Not necessarily true.
ASF files can contain script commands that are run automatically by Windows Media Player (See: https://docs.microsoft.com/en-gb/window ... dfrom=MSDN). Even if such scripts can't do anything directly dangerous, they could still trick users into doing something dangerous. One example is described here: https://isc.sans.edu/diary/Scripts+in+ASF+files/4355
A more common risk with downloaded audio files comes from the fact that Windows and macOS hide the file extension by default, thus an executable file can be made to look like an audio file:
"Rare recording.mp3.exe" may look like "Rare recording.mp3"
Given that many people play audio files by double clicking on the audio file, there's an obvious danger.
Having said that, I think there are more likely reasons to not download files directly into Audacity.
- Whereas a music player can start playing a file before it has finished downloading, it would be a fatal error if Audacity tried to apply an effect to a file before the download completed.

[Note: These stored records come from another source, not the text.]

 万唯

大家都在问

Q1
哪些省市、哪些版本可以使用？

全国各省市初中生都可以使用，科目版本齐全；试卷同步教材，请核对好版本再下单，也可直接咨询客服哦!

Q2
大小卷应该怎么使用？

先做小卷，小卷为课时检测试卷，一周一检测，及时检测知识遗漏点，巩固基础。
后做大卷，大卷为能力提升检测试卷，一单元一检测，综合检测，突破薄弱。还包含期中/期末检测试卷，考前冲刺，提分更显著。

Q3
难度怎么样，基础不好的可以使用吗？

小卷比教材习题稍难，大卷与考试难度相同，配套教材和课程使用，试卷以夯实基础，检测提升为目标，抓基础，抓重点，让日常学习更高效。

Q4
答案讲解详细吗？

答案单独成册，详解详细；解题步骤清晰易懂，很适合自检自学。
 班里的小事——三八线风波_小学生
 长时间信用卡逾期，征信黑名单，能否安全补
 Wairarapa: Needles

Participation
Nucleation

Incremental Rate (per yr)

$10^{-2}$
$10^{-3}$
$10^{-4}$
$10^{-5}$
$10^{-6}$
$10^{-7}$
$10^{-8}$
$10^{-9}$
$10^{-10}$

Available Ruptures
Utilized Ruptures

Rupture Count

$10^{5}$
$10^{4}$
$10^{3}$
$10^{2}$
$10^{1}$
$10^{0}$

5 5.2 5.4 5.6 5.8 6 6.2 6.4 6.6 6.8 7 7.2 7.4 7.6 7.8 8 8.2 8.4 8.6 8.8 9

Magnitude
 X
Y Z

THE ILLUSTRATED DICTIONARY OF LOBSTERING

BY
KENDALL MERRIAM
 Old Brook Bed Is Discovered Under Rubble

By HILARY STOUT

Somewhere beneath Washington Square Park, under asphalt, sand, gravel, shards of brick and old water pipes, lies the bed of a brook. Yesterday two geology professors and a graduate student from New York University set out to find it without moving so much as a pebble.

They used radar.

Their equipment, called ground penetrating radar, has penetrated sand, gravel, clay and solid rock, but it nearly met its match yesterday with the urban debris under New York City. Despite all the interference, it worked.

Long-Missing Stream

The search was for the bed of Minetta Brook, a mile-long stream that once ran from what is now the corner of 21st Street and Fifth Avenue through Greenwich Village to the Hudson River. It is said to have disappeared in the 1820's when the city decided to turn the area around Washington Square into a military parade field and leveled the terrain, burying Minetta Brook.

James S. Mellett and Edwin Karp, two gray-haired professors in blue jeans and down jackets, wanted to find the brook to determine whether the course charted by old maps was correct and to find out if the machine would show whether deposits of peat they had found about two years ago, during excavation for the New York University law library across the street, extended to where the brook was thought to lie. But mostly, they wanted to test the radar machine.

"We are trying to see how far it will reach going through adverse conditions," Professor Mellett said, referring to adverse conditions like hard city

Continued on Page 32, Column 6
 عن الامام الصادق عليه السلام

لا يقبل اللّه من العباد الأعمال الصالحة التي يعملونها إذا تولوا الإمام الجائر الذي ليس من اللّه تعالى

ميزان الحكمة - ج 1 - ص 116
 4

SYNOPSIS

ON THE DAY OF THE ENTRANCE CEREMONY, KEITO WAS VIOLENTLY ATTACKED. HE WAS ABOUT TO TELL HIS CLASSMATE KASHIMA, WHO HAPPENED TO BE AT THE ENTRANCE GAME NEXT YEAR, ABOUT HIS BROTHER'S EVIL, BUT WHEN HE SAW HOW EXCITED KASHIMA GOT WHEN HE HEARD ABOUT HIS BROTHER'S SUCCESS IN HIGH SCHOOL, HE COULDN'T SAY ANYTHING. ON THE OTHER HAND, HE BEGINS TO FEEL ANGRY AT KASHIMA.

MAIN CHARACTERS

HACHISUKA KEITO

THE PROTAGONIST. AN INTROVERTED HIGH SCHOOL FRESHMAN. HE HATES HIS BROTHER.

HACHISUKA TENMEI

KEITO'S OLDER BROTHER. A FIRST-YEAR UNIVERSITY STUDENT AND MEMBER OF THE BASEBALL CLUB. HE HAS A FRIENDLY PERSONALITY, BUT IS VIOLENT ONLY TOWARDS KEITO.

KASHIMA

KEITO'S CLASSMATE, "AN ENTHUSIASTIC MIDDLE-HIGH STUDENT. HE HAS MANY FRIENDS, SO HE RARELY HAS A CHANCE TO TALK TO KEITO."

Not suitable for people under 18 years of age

- Normally Audacity works on a copy of the file that is being edited. This adds a level of safety in that no matter what goes wrong, the original version of the imported file is not affected. This would not be the case when downloading directly into Audacity. Say that you had just bought an album from Amazon and downloaded directly into Audacity, then for some reason Audacity crashed. You could potentially lose your one and only copy of the album, and would have to buy it again. (No doubt you would download it safely the second time before importing it into Audacity - but better if you had done that the first time).
- Audacity does not act directly on audio files. Audacity acts on blocks of 32-bit audio data (called "blockfiles") that have been recorded or copied from a file. Audacity would still need to copy the audio data and convert it into "blockfiles" before it could be worked on.